【ただいま読書中】

おかだ 外郎という乱読家です。mixiに書いている読書日記を、こちらにも出しています。

支持率

2011-09-16 19:03:10 | Weblog

 マスコミはせっせと世論調査を行なっていますが、内閣が替わったばかりでの支持率/不支持率の調査、って、どんな意味があるのでしょうねえ。だってまだ何の“仕事”もしていないでしょ。「期待を持つ(持たない)=支持する(支持しない)」ではないと思うのですが。
 ちなみに私は、好きか嫌いかとその内閣がちゃんと仕事をいくらかでもしたかどうかの評価とは別の問題だ、と自分の中では処理しています。

【ただいま読書中】『スターリン謀殺』アブドゥラフマン・アフトルハノフ 著、 田辺稔 訳、 中央アート出版社、1991年、2136円(税別)

 ヒトラーがソ連に電撃戦をしかけた瞬間、スターリンは“敵前逃亡”をしました。引き籠もってしまい、何の反応もしなくなったのです(これは『フルシチョフ回顧録』で私も読みました)。そのとき右往左往する人の中で、唯一スターリンの所へ出かけていって「戦争の指導をするよう」勧めたのがベリヤでした。戦争中「ソ連」を実質的に動かしたのは、軍はジューコフ、内務人民委員部(政治警察)はベリヤ、党はベリヤとマレンコフでした。
 スターリンは、自分個人にだけ従う政治警察を組織していました。この「特別部」は、地方も中央も監視し、それがスターリンの「無限の権力」の源でした。側用人のように常にスターリンの側に存在するのは、陸軍中将ボスクリョーブイシェフと同じく陸軍中将ヴラシクでした。

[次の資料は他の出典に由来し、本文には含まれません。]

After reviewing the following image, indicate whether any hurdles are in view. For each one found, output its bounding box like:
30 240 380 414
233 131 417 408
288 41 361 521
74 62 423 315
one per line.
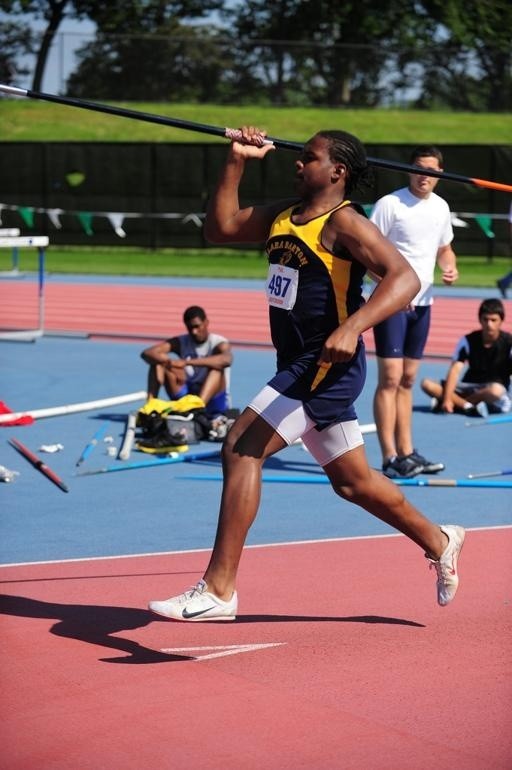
1 228 51 340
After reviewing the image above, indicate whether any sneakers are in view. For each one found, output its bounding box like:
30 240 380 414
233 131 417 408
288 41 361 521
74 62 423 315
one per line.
149 580 238 622
136 429 190 454
382 455 424 478
425 525 465 606
404 449 445 474
467 401 487 417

この二人を通さなければスターリンには面会もできませんでした。特にヴラシクは、無学な赤軍兵士がスターリンのボディーガードから中将まで登りつめた(そして、スターリンの死間近まで粛清されずに持ちこたえた)興味深いケースだそうです。
 そしてベリヤ。彼の経歴には謎も多いのですが、天才的な刑事の感覚と貪欲な立身出世主義、そしてスターリン(個人と彼が作ったシステム(側近たちがお互いを陥れる策謀に明け暮れていたら、協力してスターリンを陥れる策謀をする暇がない))に対する理解によって、ぐんぐんのし上がってきました。ただし、彼の通った道は血まみれだったのですが。
 スターリンはすべてを政治的に扱いました。言語学や経済や科学も。それは「誰がトップか」を明確にする作業でした。だからルイセンコ学説は「科学的に」ではなくて「政治的に」正しかったのです。
 粛清に次ぐ粛清が行なわれますが、その手がベリヤに届こうとしたときこれまでになかった“異変”が起きます。政治局員たちが団結したのです。1952年、スターリンの意向に逆らって中央委員会総会が開催され、スターリンにかわってマレンコフが政治報告を行ないます。これを著者は「機嫌を損ねたスターリンの“ボイコット”」と捉えています。党の第3位から第5位に降格されたベリアは、大演説をします。それはスターリン賛美に聞えますが、実はスターリンに対する挑戦でもありました(「党」をスターリンの上に置いているのです)。結果はベリヤの“勝利”でした。大会後彼はまた第3位に復活したのです。
 スターリンは最後の賭に出ます。もしも彼が好きなことができたら、また新たな粛清が行なわれたことでしょう。そしてそれが防止できたのだとしたら、それは当時のソ連で二番目に憎むべき人間、ベリヤの手柄、ということになります。ベリヤは権力の振るい方をスターリンに学び、そして“生徒”が“教師”を越えてしまったのです。そしてスターリンの“病死”についての謎。死因(本当に病死なのか、あるいは毒殺か)も謎ですが、そもそもいつどこで死んだのかも曖昧なのです。著者は様々な(相互には矛盾することもある)証言などから、四人組(フルシチョフ、ベリヤ、マレンコフ、ブルガーニン)の総意でスターリン排除が決定されベリヤがスターリンに毒を盛った、と推測をしています。そして、スターリンの死後、こんどは四人組の間で(命を賭けた)権力闘争が始まります。“負けた”者がすべての汚いことの責任を負ってあの世に行く闘争です。
 冷戦時代、赤の広場のパレードでバルコニーに並ぶ順番を見ることでソ連政府要人の序列を判定する、という作業が行なわれていました。クレムリン内部での暗闘は、そういった“結果”でしか見ることができなかったわけです。そこで私は二つのことを思います。一つは、そういった“暗闘の伝統”は、今のロシアにも引き継がれているのではないか、ということ。もう一つは、自由主義の国も、一見選挙などで“公開”されているようには見えますが、やはり同様の“暗闘”は行なわれているのではないか、ということ。この場合、「全部秘密だよ」と最初から言っている場合と「公明正大に明らかにやります」と言って実は秘密がたっぷりある場合と、どちらがわかりやすいのでしょう?